Siempre fue sensible al dolor ajeno, pero cuando fue madre mucho más. Le
dolía cuando veía niños pasarlo mal, hasta tal punto que dejó de ver las
noticias, de leer los periódicos, de mirar la televisión. Imágenes habían
quedado impresas en su mente, y durante años y años varias historias fueron
recurrentes en sus recuerdos, como fantasmas que ni el tiempo podía ahuyentar.
Con los años aprendió a vivir con esos sucesos rondándole la mente, a veces
los alejaba unos días y otras veces los recordaba hasta que se convertían en
algo que podía tragar y digerir durante un rato, hasta la próxima vez.
Un día una amiga le comentó que había visto una niña pequeña, apenas un
bebé, con sus padres en un centro comercial. La madre hablaba a la niña con
dureza, con crueldad incluso, y se había quedado mal durante todo el día.

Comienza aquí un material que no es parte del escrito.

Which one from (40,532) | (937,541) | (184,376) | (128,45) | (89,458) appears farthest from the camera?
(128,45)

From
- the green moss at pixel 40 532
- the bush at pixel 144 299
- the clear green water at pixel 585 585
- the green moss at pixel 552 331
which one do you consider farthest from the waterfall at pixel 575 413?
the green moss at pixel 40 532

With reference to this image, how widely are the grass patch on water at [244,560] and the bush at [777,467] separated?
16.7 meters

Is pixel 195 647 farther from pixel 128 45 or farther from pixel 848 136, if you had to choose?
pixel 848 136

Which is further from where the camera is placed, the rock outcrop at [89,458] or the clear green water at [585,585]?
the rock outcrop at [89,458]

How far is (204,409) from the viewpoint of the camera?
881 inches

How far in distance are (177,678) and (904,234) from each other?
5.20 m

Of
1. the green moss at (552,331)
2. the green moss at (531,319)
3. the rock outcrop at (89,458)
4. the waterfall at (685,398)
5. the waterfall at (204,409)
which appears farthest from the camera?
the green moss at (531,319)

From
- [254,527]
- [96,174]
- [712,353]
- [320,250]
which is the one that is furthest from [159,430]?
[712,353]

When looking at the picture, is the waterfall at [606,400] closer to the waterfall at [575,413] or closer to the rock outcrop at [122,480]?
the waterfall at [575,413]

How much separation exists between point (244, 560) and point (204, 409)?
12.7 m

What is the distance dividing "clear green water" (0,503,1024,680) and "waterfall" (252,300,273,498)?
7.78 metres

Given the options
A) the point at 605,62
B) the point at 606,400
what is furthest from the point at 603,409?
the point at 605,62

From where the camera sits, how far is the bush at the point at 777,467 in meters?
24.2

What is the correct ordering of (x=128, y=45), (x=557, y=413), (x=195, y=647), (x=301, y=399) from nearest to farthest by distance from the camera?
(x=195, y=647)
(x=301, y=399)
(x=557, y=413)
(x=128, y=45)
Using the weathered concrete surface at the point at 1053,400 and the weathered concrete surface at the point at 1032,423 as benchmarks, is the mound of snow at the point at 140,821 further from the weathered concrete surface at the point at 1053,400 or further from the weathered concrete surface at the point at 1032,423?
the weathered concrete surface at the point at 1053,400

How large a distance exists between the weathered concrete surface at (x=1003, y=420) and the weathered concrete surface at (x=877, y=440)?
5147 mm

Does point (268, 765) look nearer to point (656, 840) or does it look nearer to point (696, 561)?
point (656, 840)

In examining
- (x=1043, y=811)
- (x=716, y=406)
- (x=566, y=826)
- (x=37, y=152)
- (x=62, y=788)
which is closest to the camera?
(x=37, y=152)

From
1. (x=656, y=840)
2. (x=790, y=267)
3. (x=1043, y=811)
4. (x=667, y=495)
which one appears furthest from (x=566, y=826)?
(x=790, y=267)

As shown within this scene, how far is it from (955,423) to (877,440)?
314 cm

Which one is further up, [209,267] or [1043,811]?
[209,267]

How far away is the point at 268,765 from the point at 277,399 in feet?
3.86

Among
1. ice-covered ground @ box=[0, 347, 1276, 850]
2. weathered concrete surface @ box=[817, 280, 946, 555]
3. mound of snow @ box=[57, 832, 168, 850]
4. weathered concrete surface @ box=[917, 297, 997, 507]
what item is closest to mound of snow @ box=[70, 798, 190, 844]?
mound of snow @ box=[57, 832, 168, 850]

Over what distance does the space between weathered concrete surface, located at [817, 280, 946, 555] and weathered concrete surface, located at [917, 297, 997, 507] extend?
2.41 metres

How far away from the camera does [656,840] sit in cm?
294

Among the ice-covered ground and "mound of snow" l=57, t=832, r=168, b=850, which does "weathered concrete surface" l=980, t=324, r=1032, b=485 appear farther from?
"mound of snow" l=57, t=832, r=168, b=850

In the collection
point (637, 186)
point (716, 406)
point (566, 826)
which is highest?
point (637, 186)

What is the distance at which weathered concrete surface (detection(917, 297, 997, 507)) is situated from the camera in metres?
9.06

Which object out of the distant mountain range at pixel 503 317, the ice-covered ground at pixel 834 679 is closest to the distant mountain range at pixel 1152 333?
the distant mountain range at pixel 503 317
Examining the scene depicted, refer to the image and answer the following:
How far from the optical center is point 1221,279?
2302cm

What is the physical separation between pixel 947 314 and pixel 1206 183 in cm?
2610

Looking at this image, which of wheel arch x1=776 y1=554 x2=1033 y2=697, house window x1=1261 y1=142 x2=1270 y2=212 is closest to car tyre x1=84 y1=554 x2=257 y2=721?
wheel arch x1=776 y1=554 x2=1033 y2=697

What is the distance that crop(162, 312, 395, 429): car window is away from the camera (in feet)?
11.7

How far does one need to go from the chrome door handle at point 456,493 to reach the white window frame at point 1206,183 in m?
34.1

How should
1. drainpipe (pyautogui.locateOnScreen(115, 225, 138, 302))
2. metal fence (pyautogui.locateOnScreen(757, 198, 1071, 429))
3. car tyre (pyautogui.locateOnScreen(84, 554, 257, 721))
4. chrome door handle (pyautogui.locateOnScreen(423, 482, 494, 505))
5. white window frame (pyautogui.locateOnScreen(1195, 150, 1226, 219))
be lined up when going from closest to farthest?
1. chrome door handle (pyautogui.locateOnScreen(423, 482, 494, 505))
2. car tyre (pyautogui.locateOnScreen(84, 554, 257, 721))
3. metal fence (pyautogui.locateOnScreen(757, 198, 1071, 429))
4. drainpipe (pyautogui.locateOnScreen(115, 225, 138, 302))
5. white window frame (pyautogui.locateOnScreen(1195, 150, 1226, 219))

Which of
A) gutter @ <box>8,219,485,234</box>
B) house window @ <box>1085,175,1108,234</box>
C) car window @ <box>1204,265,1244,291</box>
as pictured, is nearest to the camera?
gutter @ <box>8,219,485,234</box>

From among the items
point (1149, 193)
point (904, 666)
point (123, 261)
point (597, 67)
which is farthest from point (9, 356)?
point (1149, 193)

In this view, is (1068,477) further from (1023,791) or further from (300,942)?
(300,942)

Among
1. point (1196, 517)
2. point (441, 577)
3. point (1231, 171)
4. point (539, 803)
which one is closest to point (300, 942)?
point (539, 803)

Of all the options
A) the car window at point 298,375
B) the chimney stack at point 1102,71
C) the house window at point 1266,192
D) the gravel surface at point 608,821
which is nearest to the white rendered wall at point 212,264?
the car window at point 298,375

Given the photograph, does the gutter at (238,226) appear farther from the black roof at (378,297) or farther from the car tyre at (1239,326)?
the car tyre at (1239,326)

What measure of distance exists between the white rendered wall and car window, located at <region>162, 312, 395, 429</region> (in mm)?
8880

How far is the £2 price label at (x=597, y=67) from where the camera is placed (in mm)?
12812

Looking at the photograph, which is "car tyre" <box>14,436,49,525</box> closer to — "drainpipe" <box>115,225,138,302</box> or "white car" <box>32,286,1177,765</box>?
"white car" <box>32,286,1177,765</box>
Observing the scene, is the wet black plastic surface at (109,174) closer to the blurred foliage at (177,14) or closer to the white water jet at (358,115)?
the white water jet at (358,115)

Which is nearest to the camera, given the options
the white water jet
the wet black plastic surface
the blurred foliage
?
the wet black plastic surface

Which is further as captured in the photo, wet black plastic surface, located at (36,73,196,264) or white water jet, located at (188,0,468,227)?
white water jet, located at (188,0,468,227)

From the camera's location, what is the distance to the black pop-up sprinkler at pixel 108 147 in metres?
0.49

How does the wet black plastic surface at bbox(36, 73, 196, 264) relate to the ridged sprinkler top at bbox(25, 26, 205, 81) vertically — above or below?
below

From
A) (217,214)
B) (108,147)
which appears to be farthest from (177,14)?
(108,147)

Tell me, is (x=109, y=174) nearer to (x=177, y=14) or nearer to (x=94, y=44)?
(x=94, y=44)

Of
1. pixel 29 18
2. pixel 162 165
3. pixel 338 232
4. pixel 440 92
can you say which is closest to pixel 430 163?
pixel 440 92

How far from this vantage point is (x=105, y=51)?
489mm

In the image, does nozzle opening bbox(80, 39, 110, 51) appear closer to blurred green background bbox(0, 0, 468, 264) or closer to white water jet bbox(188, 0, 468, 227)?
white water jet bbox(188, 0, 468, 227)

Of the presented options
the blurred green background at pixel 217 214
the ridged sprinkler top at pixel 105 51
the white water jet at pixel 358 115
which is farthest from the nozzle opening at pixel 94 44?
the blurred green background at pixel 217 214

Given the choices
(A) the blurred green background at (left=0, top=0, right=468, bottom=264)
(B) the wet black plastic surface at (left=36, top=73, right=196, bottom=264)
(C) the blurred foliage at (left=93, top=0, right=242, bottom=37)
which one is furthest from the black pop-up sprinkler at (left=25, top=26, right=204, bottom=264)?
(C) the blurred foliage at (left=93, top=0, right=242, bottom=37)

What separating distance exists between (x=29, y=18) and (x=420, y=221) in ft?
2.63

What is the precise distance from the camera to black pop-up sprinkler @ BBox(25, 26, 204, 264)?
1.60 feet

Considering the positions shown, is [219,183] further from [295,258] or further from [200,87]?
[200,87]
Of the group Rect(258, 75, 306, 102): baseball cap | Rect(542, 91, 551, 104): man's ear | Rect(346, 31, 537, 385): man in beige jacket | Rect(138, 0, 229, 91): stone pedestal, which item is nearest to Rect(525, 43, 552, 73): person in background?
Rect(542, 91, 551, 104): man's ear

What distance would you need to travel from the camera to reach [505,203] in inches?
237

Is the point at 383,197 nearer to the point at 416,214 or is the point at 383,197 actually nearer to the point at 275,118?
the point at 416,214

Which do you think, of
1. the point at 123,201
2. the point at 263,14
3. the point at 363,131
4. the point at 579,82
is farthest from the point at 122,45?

Normal para alguien que es madre y que es persona, que sufre cuando los demás
sufren, y más en el caso de un niño.
Por la noche, amamantaba a su hijo en silencio, en la cama, acostados
juntos. Luego se durmieron abrazados y al rato despertó. Le miró, sus rizos
suaves, su respiración pausada, sus pestañas rizadas. Le besó, pensando en esa
niña que quizá dormía también pero puede que no se sintiera tan feliz, tan
segura, tan querida. Y al besarle otra vez, envió mentalmente un beso a esa
niña, estuviera donde estuviera, para que aún dormida, lo recibiera y fuera
consuelo en medio de sus sueños.
Y dicen que un ángel escuchó ese pensamiento y desde entonces, cada beso
que una madre da a su hijo es multiplicado y enviado a todos los niños que
sufren en el planeta, mientras duermen, para que sean sanadores y reparadores
de daños, para que alimenten sus sueños y den vida a sus esperanzas. Para ser
consuelo en medio de la aflicción y crear seres humanos más felices y justos.